No.50 08/09/04 00:38
I'key ( 10代 ♂ GDnM )

♠11♠



「第一図書室って、幽霊の?」
第一図書室の鍵が開いている時、中に幽霊がいるというのは最近学内で流行りの噂だった。
「夏目君ってそういうの気にするんだ……なんか意外」
「いや。いるならお目に掛りたいと思って」
俺がそう言うと葛城はくすくすと笑い「そんなのただの噂だから」と言った。
「さて。じゃあ持ってみるか」
段ボール三つ。多分いけるはず。俺だって男だ。自分の腕力を信じてみるだけだ。
三つ重ねて一番下に手を掛ける。腰に力を入れる。
お……重い。かなり重い。
待て。諦めちゃ駄目だ。ギリギリいけるはずだ。そう信じて力を入れると、どうにか持ち上がった。
俺は葛城に向かってニッコリ笑って見せたが、痩せ我慢だというのは火を見るより明らかだ。
「大丈夫?やっぱ私一つ持つよ」
「意外と平気だって。

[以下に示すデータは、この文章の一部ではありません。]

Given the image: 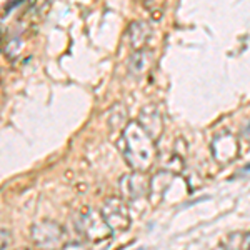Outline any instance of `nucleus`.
<instances>
[{
  "instance_id": "1",
  "label": "nucleus",
  "mask_w": 250,
  "mask_h": 250,
  "mask_svg": "<svg viewBox=\"0 0 250 250\" xmlns=\"http://www.w3.org/2000/svg\"><path fill=\"white\" fill-rule=\"evenodd\" d=\"M124 148L122 154L128 167L134 172L145 173L154 167L157 160L155 140L139 125V122H128L122 130Z\"/></svg>"
},
{
  "instance_id": "2",
  "label": "nucleus",
  "mask_w": 250,
  "mask_h": 250,
  "mask_svg": "<svg viewBox=\"0 0 250 250\" xmlns=\"http://www.w3.org/2000/svg\"><path fill=\"white\" fill-rule=\"evenodd\" d=\"M32 242L42 250H57L63 247L65 230L54 220H42L30 227Z\"/></svg>"
},
{
  "instance_id": "3",
  "label": "nucleus",
  "mask_w": 250,
  "mask_h": 250,
  "mask_svg": "<svg viewBox=\"0 0 250 250\" xmlns=\"http://www.w3.org/2000/svg\"><path fill=\"white\" fill-rule=\"evenodd\" d=\"M100 213L112 232H124L130 227V212L127 204L119 197H108L100 208Z\"/></svg>"
},
{
  "instance_id": "4",
  "label": "nucleus",
  "mask_w": 250,
  "mask_h": 250,
  "mask_svg": "<svg viewBox=\"0 0 250 250\" xmlns=\"http://www.w3.org/2000/svg\"><path fill=\"white\" fill-rule=\"evenodd\" d=\"M79 229L90 242H100L110 237V227L104 220L102 213L94 208H85L79 217Z\"/></svg>"
},
{
  "instance_id": "5",
  "label": "nucleus",
  "mask_w": 250,
  "mask_h": 250,
  "mask_svg": "<svg viewBox=\"0 0 250 250\" xmlns=\"http://www.w3.org/2000/svg\"><path fill=\"white\" fill-rule=\"evenodd\" d=\"M210 150L213 159L219 164H230L239 155V142L237 137L232 135L230 132H222L215 135L210 144Z\"/></svg>"
},
{
  "instance_id": "6",
  "label": "nucleus",
  "mask_w": 250,
  "mask_h": 250,
  "mask_svg": "<svg viewBox=\"0 0 250 250\" xmlns=\"http://www.w3.org/2000/svg\"><path fill=\"white\" fill-rule=\"evenodd\" d=\"M120 192L127 200H139L142 197H148V187H150V180L144 177L142 172H134L124 175L119 182Z\"/></svg>"
},
{
  "instance_id": "7",
  "label": "nucleus",
  "mask_w": 250,
  "mask_h": 250,
  "mask_svg": "<svg viewBox=\"0 0 250 250\" xmlns=\"http://www.w3.org/2000/svg\"><path fill=\"white\" fill-rule=\"evenodd\" d=\"M139 125L147 132L148 135L152 137L154 140L159 139L164 132V120H162V115H160L159 108L155 105H147L140 110V115H139Z\"/></svg>"
},
{
  "instance_id": "8",
  "label": "nucleus",
  "mask_w": 250,
  "mask_h": 250,
  "mask_svg": "<svg viewBox=\"0 0 250 250\" xmlns=\"http://www.w3.org/2000/svg\"><path fill=\"white\" fill-rule=\"evenodd\" d=\"M173 172L170 170H160L157 172L154 177L150 179V187H148V199L152 202H160L165 197V193L168 192V188L173 184Z\"/></svg>"
},
{
  "instance_id": "9",
  "label": "nucleus",
  "mask_w": 250,
  "mask_h": 250,
  "mask_svg": "<svg viewBox=\"0 0 250 250\" xmlns=\"http://www.w3.org/2000/svg\"><path fill=\"white\" fill-rule=\"evenodd\" d=\"M152 37V27L145 20H135L128 27V42L134 50H142Z\"/></svg>"
},
{
  "instance_id": "10",
  "label": "nucleus",
  "mask_w": 250,
  "mask_h": 250,
  "mask_svg": "<svg viewBox=\"0 0 250 250\" xmlns=\"http://www.w3.org/2000/svg\"><path fill=\"white\" fill-rule=\"evenodd\" d=\"M154 63V54L147 48H142V50H135L134 54L128 59V72L135 77L139 75H144L148 68Z\"/></svg>"
},
{
  "instance_id": "11",
  "label": "nucleus",
  "mask_w": 250,
  "mask_h": 250,
  "mask_svg": "<svg viewBox=\"0 0 250 250\" xmlns=\"http://www.w3.org/2000/svg\"><path fill=\"white\" fill-rule=\"evenodd\" d=\"M127 108H125L124 104H115L114 107L110 108V115H108V125L110 128H125L127 125Z\"/></svg>"
},
{
  "instance_id": "12",
  "label": "nucleus",
  "mask_w": 250,
  "mask_h": 250,
  "mask_svg": "<svg viewBox=\"0 0 250 250\" xmlns=\"http://www.w3.org/2000/svg\"><path fill=\"white\" fill-rule=\"evenodd\" d=\"M12 235L7 229H0V250H5L10 245Z\"/></svg>"
},
{
  "instance_id": "13",
  "label": "nucleus",
  "mask_w": 250,
  "mask_h": 250,
  "mask_svg": "<svg viewBox=\"0 0 250 250\" xmlns=\"http://www.w3.org/2000/svg\"><path fill=\"white\" fill-rule=\"evenodd\" d=\"M62 250H90V249L83 242H68V244L63 245Z\"/></svg>"
},
{
  "instance_id": "14",
  "label": "nucleus",
  "mask_w": 250,
  "mask_h": 250,
  "mask_svg": "<svg viewBox=\"0 0 250 250\" xmlns=\"http://www.w3.org/2000/svg\"><path fill=\"white\" fill-rule=\"evenodd\" d=\"M244 139H245V140H249V142H250V122H249L247 127L244 128Z\"/></svg>"
},
{
  "instance_id": "15",
  "label": "nucleus",
  "mask_w": 250,
  "mask_h": 250,
  "mask_svg": "<svg viewBox=\"0 0 250 250\" xmlns=\"http://www.w3.org/2000/svg\"><path fill=\"white\" fill-rule=\"evenodd\" d=\"M244 245H245V249L250 250V232L245 235V239H244Z\"/></svg>"
},
{
  "instance_id": "16",
  "label": "nucleus",
  "mask_w": 250,
  "mask_h": 250,
  "mask_svg": "<svg viewBox=\"0 0 250 250\" xmlns=\"http://www.w3.org/2000/svg\"><path fill=\"white\" fill-rule=\"evenodd\" d=\"M17 250H29V249H17Z\"/></svg>"
},
{
  "instance_id": "17",
  "label": "nucleus",
  "mask_w": 250,
  "mask_h": 250,
  "mask_svg": "<svg viewBox=\"0 0 250 250\" xmlns=\"http://www.w3.org/2000/svg\"><path fill=\"white\" fill-rule=\"evenodd\" d=\"M245 170H250V165H249V167H247V168H245Z\"/></svg>"
}]
</instances>
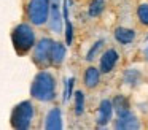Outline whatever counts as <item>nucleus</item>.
Returning a JSON list of instances; mask_svg holds the SVG:
<instances>
[{
  "mask_svg": "<svg viewBox=\"0 0 148 130\" xmlns=\"http://www.w3.org/2000/svg\"><path fill=\"white\" fill-rule=\"evenodd\" d=\"M30 95L35 100L48 103L56 98V79L51 71L42 70L35 75L32 84H30Z\"/></svg>",
  "mask_w": 148,
  "mask_h": 130,
  "instance_id": "obj_1",
  "label": "nucleus"
},
{
  "mask_svg": "<svg viewBox=\"0 0 148 130\" xmlns=\"http://www.w3.org/2000/svg\"><path fill=\"white\" fill-rule=\"evenodd\" d=\"M11 41H13L14 51L18 54H26L35 46V32H34L32 25L27 22H21L11 32Z\"/></svg>",
  "mask_w": 148,
  "mask_h": 130,
  "instance_id": "obj_2",
  "label": "nucleus"
},
{
  "mask_svg": "<svg viewBox=\"0 0 148 130\" xmlns=\"http://www.w3.org/2000/svg\"><path fill=\"white\" fill-rule=\"evenodd\" d=\"M51 0H29L26 6L27 19L32 25H45L49 18Z\"/></svg>",
  "mask_w": 148,
  "mask_h": 130,
  "instance_id": "obj_3",
  "label": "nucleus"
},
{
  "mask_svg": "<svg viewBox=\"0 0 148 130\" xmlns=\"http://www.w3.org/2000/svg\"><path fill=\"white\" fill-rule=\"evenodd\" d=\"M34 105L32 101L24 100L14 106L13 113H11V125L18 130H27L34 120Z\"/></svg>",
  "mask_w": 148,
  "mask_h": 130,
  "instance_id": "obj_4",
  "label": "nucleus"
},
{
  "mask_svg": "<svg viewBox=\"0 0 148 130\" xmlns=\"http://www.w3.org/2000/svg\"><path fill=\"white\" fill-rule=\"evenodd\" d=\"M54 41L51 38H42L40 41H37L32 51V60L37 67L40 68H46L48 65H51V49Z\"/></svg>",
  "mask_w": 148,
  "mask_h": 130,
  "instance_id": "obj_5",
  "label": "nucleus"
},
{
  "mask_svg": "<svg viewBox=\"0 0 148 130\" xmlns=\"http://www.w3.org/2000/svg\"><path fill=\"white\" fill-rule=\"evenodd\" d=\"M62 10H61V0H51V10H49V18H48V25L51 32L59 33L62 32Z\"/></svg>",
  "mask_w": 148,
  "mask_h": 130,
  "instance_id": "obj_6",
  "label": "nucleus"
},
{
  "mask_svg": "<svg viewBox=\"0 0 148 130\" xmlns=\"http://www.w3.org/2000/svg\"><path fill=\"white\" fill-rule=\"evenodd\" d=\"M113 103L108 98H103L99 103V108H97V116H96V122L99 127H105L107 124H110V120L113 119Z\"/></svg>",
  "mask_w": 148,
  "mask_h": 130,
  "instance_id": "obj_7",
  "label": "nucleus"
},
{
  "mask_svg": "<svg viewBox=\"0 0 148 130\" xmlns=\"http://www.w3.org/2000/svg\"><path fill=\"white\" fill-rule=\"evenodd\" d=\"M119 60V52L115 49V48H110V49H105L100 56V62H99V68L102 73H110L113 71V68L116 67Z\"/></svg>",
  "mask_w": 148,
  "mask_h": 130,
  "instance_id": "obj_8",
  "label": "nucleus"
},
{
  "mask_svg": "<svg viewBox=\"0 0 148 130\" xmlns=\"http://www.w3.org/2000/svg\"><path fill=\"white\" fill-rule=\"evenodd\" d=\"M113 127L116 130H135V129H140L142 124L138 120V117L131 111L127 114H123V116L116 117L115 122H113Z\"/></svg>",
  "mask_w": 148,
  "mask_h": 130,
  "instance_id": "obj_9",
  "label": "nucleus"
},
{
  "mask_svg": "<svg viewBox=\"0 0 148 130\" xmlns=\"http://www.w3.org/2000/svg\"><path fill=\"white\" fill-rule=\"evenodd\" d=\"M100 75H102L100 68H97V67H94V65L88 67V68L84 70V73H83L84 86H86L88 89H96L97 86L100 84Z\"/></svg>",
  "mask_w": 148,
  "mask_h": 130,
  "instance_id": "obj_10",
  "label": "nucleus"
},
{
  "mask_svg": "<svg viewBox=\"0 0 148 130\" xmlns=\"http://www.w3.org/2000/svg\"><path fill=\"white\" fill-rule=\"evenodd\" d=\"M46 130H59L62 129V113L59 108H51L45 117V124H43Z\"/></svg>",
  "mask_w": 148,
  "mask_h": 130,
  "instance_id": "obj_11",
  "label": "nucleus"
},
{
  "mask_svg": "<svg viewBox=\"0 0 148 130\" xmlns=\"http://www.w3.org/2000/svg\"><path fill=\"white\" fill-rule=\"evenodd\" d=\"M113 37H115V40L119 44L127 46V44H131L135 40V30L127 29V27H116L115 32H113Z\"/></svg>",
  "mask_w": 148,
  "mask_h": 130,
  "instance_id": "obj_12",
  "label": "nucleus"
},
{
  "mask_svg": "<svg viewBox=\"0 0 148 130\" xmlns=\"http://www.w3.org/2000/svg\"><path fill=\"white\" fill-rule=\"evenodd\" d=\"M113 103V110H115L116 116H123V114L131 113V103H129V98L126 95H115L112 98Z\"/></svg>",
  "mask_w": 148,
  "mask_h": 130,
  "instance_id": "obj_13",
  "label": "nucleus"
},
{
  "mask_svg": "<svg viewBox=\"0 0 148 130\" xmlns=\"http://www.w3.org/2000/svg\"><path fill=\"white\" fill-rule=\"evenodd\" d=\"M65 44L61 43V41H54L53 43V49H51V65L59 67L62 62L65 60Z\"/></svg>",
  "mask_w": 148,
  "mask_h": 130,
  "instance_id": "obj_14",
  "label": "nucleus"
},
{
  "mask_svg": "<svg viewBox=\"0 0 148 130\" xmlns=\"http://www.w3.org/2000/svg\"><path fill=\"white\" fill-rule=\"evenodd\" d=\"M142 81V73L140 70L137 68H127L123 71V82L126 86H131V87H135L138 86Z\"/></svg>",
  "mask_w": 148,
  "mask_h": 130,
  "instance_id": "obj_15",
  "label": "nucleus"
},
{
  "mask_svg": "<svg viewBox=\"0 0 148 130\" xmlns=\"http://www.w3.org/2000/svg\"><path fill=\"white\" fill-rule=\"evenodd\" d=\"M107 2L105 0H91L89 8H88V13H89L91 18H97V16L102 14V11L105 10Z\"/></svg>",
  "mask_w": 148,
  "mask_h": 130,
  "instance_id": "obj_16",
  "label": "nucleus"
},
{
  "mask_svg": "<svg viewBox=\"0 0 148 130\" xmlns=\"http://www.w3.org/2000/svg\"><path fill=\"white\" fill-rule=\"evenodd\" d=\"M103 44H105V40H103V38L97 40L96 43L92 44V48H91V49L88 51V54H86V60H88V62H92V60H96V57L99 56L100 51H102Z\"/></svg>",
  "mask_w": 148,
  "mask_h": 130,
  "instance_id": "obj_17",
  "label": "nucleus"
},
{
  "mask_svg": "<svg viewBox=\"0 0 148 130\" xmlns=\"http://www.w3.org/2000/svg\"><path fill=\"white\" fill-rule=\"evenodd\" d=\"M137 19L142 25L148 27V2H142L137 6Z\"/></svg>",
  "mask_w": 148,
  "mask_h": 130,
  "instance_id": "obj_18",
  "label": "nucleus"
},
{
  "mask_svg": "<svg viewBox=\"0 0 148 130\" xmlns=\"http://www.w3.org/2000/svg\"><path fill=\"white\" fill-rule=\"evenodd\" d=\"M84 111V94L81 91L75 92V113L81 114Z\"/></svg>",
  "mask_w": 148,
  "mask_h": 130,
  "instance_id": "obj_19",
  "label": "nucleus"
},
{
  "mask_svg": "<svg viewBox=\"0 0 148 130\" xmlns=\"http://www.w3.org/2000/svg\"><path fill=\"white\" fill-rule=\"evenodd\" d=\"M64 21H65V43L72 44V41H73V27H72V22L69 18H65Z\"/></svg>",
  "mask_w": 148,
  "mask_h": 130,
  "instance_id": "obj_20",
  "label": "nucleus"
},
{
  "mask_svg": "<svg viewBox=\"0 0 148 130\" xmlns=\"http://www.w3.org/2000/svg\"><path fill=\"white\" fill-rule=\"evenodd\" d=\"M73 84H75V78H69L67 79V87H65V94H64V100L67 101L72 95V91H73Z\"/></svg>",
  "mask_w": 148,
  "mask_h": 130,
  "instance_id": "obj_21",
  "label": "nucleus"
},
{
  "mask_svg": "<svg viewBox=\"0 0 148 130\" xmlns=\"http://www.w3.org/2000/svg\"><path fill=\"white\" fill-rule=\"evenodd\" d=\"M142 56H143L145 60H148V37L145 38V46H143V49H142Z\"/></svg>",
  "mask_w": 148,
  "mask_h": 130,
  "instance_id": "obj_22",
  "label": "nucleus"
}]
</instances>
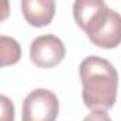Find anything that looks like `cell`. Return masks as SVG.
<instances>
[{"instance_id": "cell-1", "label": "cell", "mask_w": 121, "mask_h": 121, "mask_svg": "<svg viewBox=\"0 0 121 121\" xmlns=\"http://www.w3.org/2000/svg\"><path fill=\"white\" fill-rule=\"evenodd\" d=\"M74 20L88 40L100 48H115L121 43V14L101 0H77L73 6Z\"/></svg>"}, {"instance_id": "cell-2", "label": "cell", "mask_w": 121, "mask_h": 121, "mask_svg": "<svg viewBox=\"0 0 121 121\" xmlns=\"http://www.w3.org/2000/svg\"><path fill=\"white\" fill-rule=\"evenodd\" d=\"M83 101L93 111H107L117 100L118 73L108 60L90 56L80 63Z\"/></svg>"}, {"instance_id": "cell-3", "label": "cell", "mask_w": 121, "mask_h": 121, "mask_svg": "<svg viewBox=\"0 0 121 121\" xmlns=\"http://www.w3.org/2000/svg\"><path fill=\"white\" fill-rule=\"evenodd\" d=\"M58 115V98L47 88L33 90L23 101V121H56Z\"/></svg>"}, {"instance_id": "cell-4", "label": "cell", "mask_w": 121, "mask_h": 121, "mask_svg": "<svg viewBox=\"0 0 121 121\" xmlns=\"http://www.w3.org/2000/svg\"><path fill=\"white\" fill-rule=\"evenodd\" d=\"M66 57L64 43L54 34H44L34 39L30 44V60L40 69H51Z\"/></svg>"}, {"instance_id": "cell-5", "label": "cell", "mask_w": 121, "mask_h": 121, "mask_svg": "<svg viewBox=\"0 0 121 121\" xmlns=\"http://www.w3.org/2000/svg\"><path fill=\"white\" fill-rule=\"evenodd\" d=\"M22 12L26 22L34 27L48 26L56 13V3L53 0H23Z\"/></svg>"}, {"instance_id": "cell-6", "label": "cell", "mask_w": 121, "mask_h": 121, "mask_svg": "<svg viewBox=\"0 0 121 121\" xmlns=\"http://www.w3.org/2000/svg\"><path fill=\"white\" fill-rule=\"evenodd\" d=\"M0 48H2V66H10V64H16L20 56H22V48L20 44L7 36H2L0 37Z\"/></svg>"}, {"instance_id": "cell-7", "label": "cell", "mask_w": 121, "mask_h": 121, "mask_svg": "<svg viewBox=\"0 0 121 121\" xmlns=\"http://www.w3.org/2000/svg\"><path fill=\"white\" fill-rule=\"evenodd\" d=\"M2 121H14V105L6 95H2Z\"/></svg>"}, {"instance_id": "cell-8", "label": "cell", "mask_w": 121, "mask_h": 121, "mask_svg": "<svg viewBox=\"0 0 121 121\" xmlns=\"http://www.w3.org/2000/svg\"><path fill=\"white\" fill-rule=\"evenodd\" d=\"M83 121H112L107 111H91Z\"/></svg>"}]
</instances>
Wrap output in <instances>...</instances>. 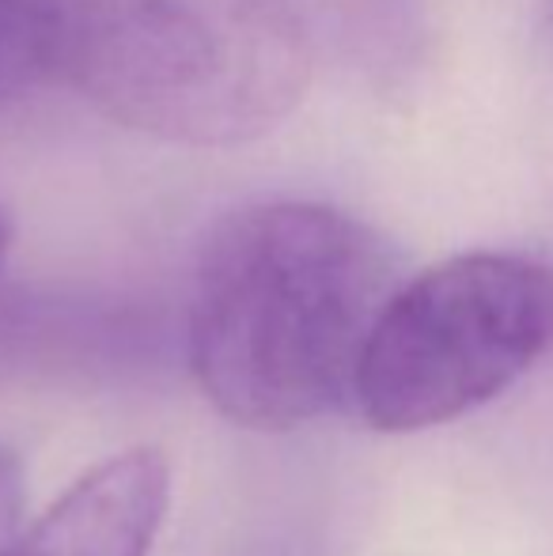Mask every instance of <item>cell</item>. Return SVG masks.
Instances as JSON below:
<instances>
[{
	"mask_svg": "<svg viewBox=\"0 0 553 556\" xmlns=\"http://www.w3.org/2000/svg\"><path fill=\"white\" fill-rule=\"evenodd\" d=\"M399 285L391 242L349 213L311 201L228 213L193 269L201 394L251 432H296L341 409Z\"/></svg>",
	"mask_w": 553,
	"mask_h": 556,
	"instance_id": "1",
	"label": "cell"
},
{
	"mask_svg": "<svg viewBox=\"0 0 553 556\" xmlns=\"http://www.w3.org/2000/svg\"><path fill=\"white\" fill-rule=\"evenodd\" d=\"M42 80L186 148H236L292 114L311 58L231 0H0Z\"/></svg>",
	"mask_w": 553,
	"mask_h": 556,
	"instance_id": "2",
	"label": "cell"
},
{
	"mask_svg": "<svg viewBox=\"0 0 553 556\" xmlns=\"http://www.w3.org/2000/svg\"><path fill=\"white\" fill-rule=\"evenodd\" d=\"M550 349V265L458 254L391 295L364 349L353 405L387 435L440 428L501 397Z\"/></svg>",
	"mask_w": 553,
	"mask_h": 556,
	"instance_id": "3",
	"label": "cell"
},
{
	"mask_svg": "<svg viewBox=\"0 0 553 556\" xmlns=\"http://www.w3.org/2000/svg\"><path fill=\"white\" fill-rule=\"evenodd\" d=\"M171 504V466L155 446H129L80 473L4 556H148Z\"/></svg>",
	"mask_w": 553,
	"mask_h": 556,
	"instance_id": "4",
	"label": "cell"
},
{
	"mask_svg": "<svg viewBox=\"0 0 553 556\" xmlns=\"http://www.w3.org/2000/svg\"><path fill=\"white\" fill-rule=\"evenodd\" d=\"M323 65L372 88H402L428 50L425 0H231Z\"/></svg>",
	"mask_w": 553,
	"mask_h": 556,
	"instance_id": "5",
	"label": "cell"
},
{
	"mask_svg": "<svg viewBox=\"0 0 553 556\" xmlns=\"http://www.w3.org/2000/svg\"><path fill=\"white\" fill-rule=\"evenodd\" d=\"M38 80H42V68L35 65L27 42H23L15 23L8 20V12L0 8V106L20 99L23 91Z\"/></svg>",
	"mask_w": 553,
	"mask_h": 556,
	"instance_id": "6",
	"label": "cell"
},
{
	"mask_svg": "<svg viewBox=\"0 0 553 556\" xmlns=\"http://www.w3.org/2000/svg\"><path fill=\"white\" fill-rule=\"evenodd\" d=\"M23 534V473L12 454H0V556Z\"/></svg>",
	"mask_w": 553,
	"mask_h": 556,
	"instance_id": "7",
	"label": "cell"
},
{
	"mask_svg": "<svg viewBox=\"0 0 553 556\" xmlns=\"http://www.w3.org/2000/svg\"><path fill=\"white\" fill-rule=\"evenodd\" d=\"M8 247H12V220H8V213L0 208V265H4V257H8Z\"/></svg>",
	"mask_w": 553,
	"mask_h": 556,
	"instance_id": "8",
	"label": "cell"
},
{
	"mask_svg": "<svg viewBox=\"0 0 553 556\" xmlns=\"http://www.w3.org/2000/svg\"><path fill=\"white\" fill-rule=\"evenodd\" d=\"M550 20H553V0H550Z\"/></svg>",
	"mask_w": 553,
	"mask_h": 556,
	"instance_id": "9",
	"label": "cell"
}]
</instances>
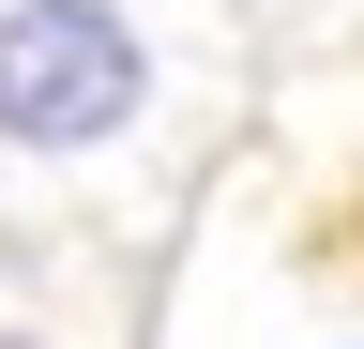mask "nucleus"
I'll use <instances>...</instances> for the list:
<instances>
[{"mask_svg":"<svg viewBox=\"0 0 364 349\" xmlns=\"http://www.w3.org/2000/svg\"><path fill=\"white\" fill-rule=\"evenodd\" d=\"M152 107V46L122 0H0V137L16 152H107Z\"/></svg>","mask_w":364,"mask_h":349,"instance_id":"f257e3e1","label":"nucleus"}]
</instances>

カウンター空けられないだろ?俺一人で大丈夫」
葛城の有り難い申し出を俺は丁重に断る。なぐさみ程度の意地と見栄で。
「そう?……じゃあお願いするね。キツかったら無理せず言ってね。手伝いに行くから」
「大丈夫大丈夫」と言って、俺は見るからに大丈夫でない足取りで図書室を出た。